Después de lo que acababa de ocurrir, se dio cuenta de que Ling Qianxue nunca llegaría a tales extremos por nadie más, pero Ye Xuan había logrado forzar la salida del poder que había en ella. Esto demostraba sin lugar a dudas cuánto le gustaba Ye Xuan a Ling Qianxue, y que él nunca tendría una oportunidad.

Pero, al mismo tiempo, también sentía un gran resentimiento hacia Ye Xuan. Si no fuera por él, Ling Qianxue no habría resultado gravemente herida.

—No te preocupes.

A Ye Xuan no le importó; se iba a asegurar de que Ling Qianxue se recuperara sin importar el costo y, más aún, se aseguraría de que un incidente así no volviera a ocurrir en el futuro.

Si tan solo se hubiera ido antes, o hubiera usado el Talismán de Jade que el Anciano Xue le había dado, esta escena podría no haber ocurrido.

Todo esto se debía a su arrogancia. Ascender a la cima de la Torre del Dios Marcial, conseguir una victoria tras otra y, finalmente, obtener la habilidad de congelar el espacio había vuelto a Ye Xuan un tanto engreído, y la aparición de Yuxiaozi le sirvió como un duro golpe.

Aunque era casi inigualable entre la generación más joven, la posibilidad de que los maestros de la generación anterior quisieran matarlo no era imposible.

Incluso con el Espíritu Primordial de Artes Marciales, que era una baza casi perversa, si uno quedaba expuesto o un enemigo atacaba antes de que pudieras reaccionar, la muerte era probablemente el único resultado.

«La complacencia lleva a la derrota, una gran verdad, en efecto».

Ye Xuan se lamentó para sus adentros; este incidente era verdaderamente una lección.

—Ye Xuan, dado que esta joven ha resultado herida de esta manera en su esfuerzo por salvarte, la Secta tiene el deber de ayudar. Lo que sea que necesites, solo dilo, y la Secta hará todo lo posible por satisfacer tu petición.

El Anciano Xue también suspiró.

—Gracias, Anciano Supremo.

Ye Xuan lanzó una mirada de agradecimiento, sabiendo que las heridas de Ling Qianxue esta vez eran graves y requerían muchos materiales medicinales, algunos de los cuales eran bastante raros y podrían ser difíciles de conseguir.
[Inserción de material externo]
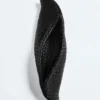 Pochette Onda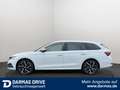 Skoda Octavia OCTAVIA 1.4 iv Style Plug In Head UP - thumbnail 9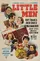 Little Men poster thumbnail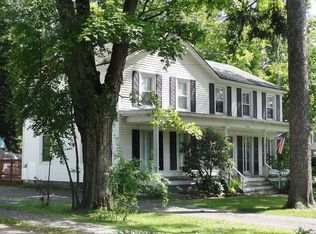 53962 State Highway 30, Roxbury, NY 12474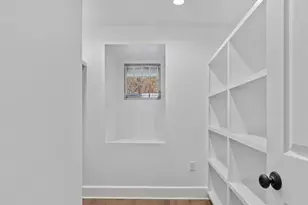 204 E Liberty St, Savannah, GA 31401 - Photo 50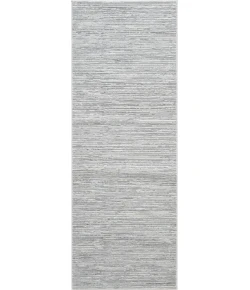 United Weavers Orion Grey 775-41372 2 ft. 7 in. X 7 ft. 2 in. Rectangle Rug
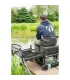 Maver EVA Bait System 4+1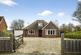 Additional image 2 of Pewsey Road - Rushall, Pewsey, SN9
Con las provisiones de la Tierra Santa Marcial Celestial, sería mucho más sencillo.

Al Anciano Xue le preocupaba que Ye Xuan, en su ardor juvenil, pudiera precipitarse a confrontar a Yuxiaozi y meterse en un lío, así que le advirtió. —El asunto de hoy será vengado algún día por la Secta; deja a un lado tu rencor con la Secta del Emperador Xi por el momento.

—No soy tan necio.

Ye Xuan asintió, pero sus ojos brillaron con una frialdad escalofriante. Esto no significaba que el asunto simplemente sería olvidado; a Yuxiaozi, los acontecimientos de hoy le serían devueltos cien veces.

Yuxiaozi no podría seguir actuando de forma tan tiránica por mucho más tiempo.

A su regreso, Ye Xuan resolvió aislarse y someterse a un duro cultivo para sanar a Ling Qianxue, centrándose en elevar su propio nivel de cultivación.

Entre sus compañeros, ahora superaba con creces a los demás en fuerza, pero la cultivación era una debilidad importante para él. Con numerosas Piedras de Esencia Sagrada en su poder, avanzar a Santo Marcial de Segundo Grado era totalmente factible.

Yuxiaozi era solo un Santo Marcial de Quinto Grado. A pesar de la considerable diferencia actual, alcanzarlo era solo cuestión de tiempo para alguien con el potencial de Ye Xuan.

Además, puede que no necesitara enfrentarse a Yuxiaozi personalmente; podía usar otros poderes a su disposición, y quizás incluso hacer que toda la Secta del Emperador Xi pagara un precio sangriento por los acontecimientos de hoy.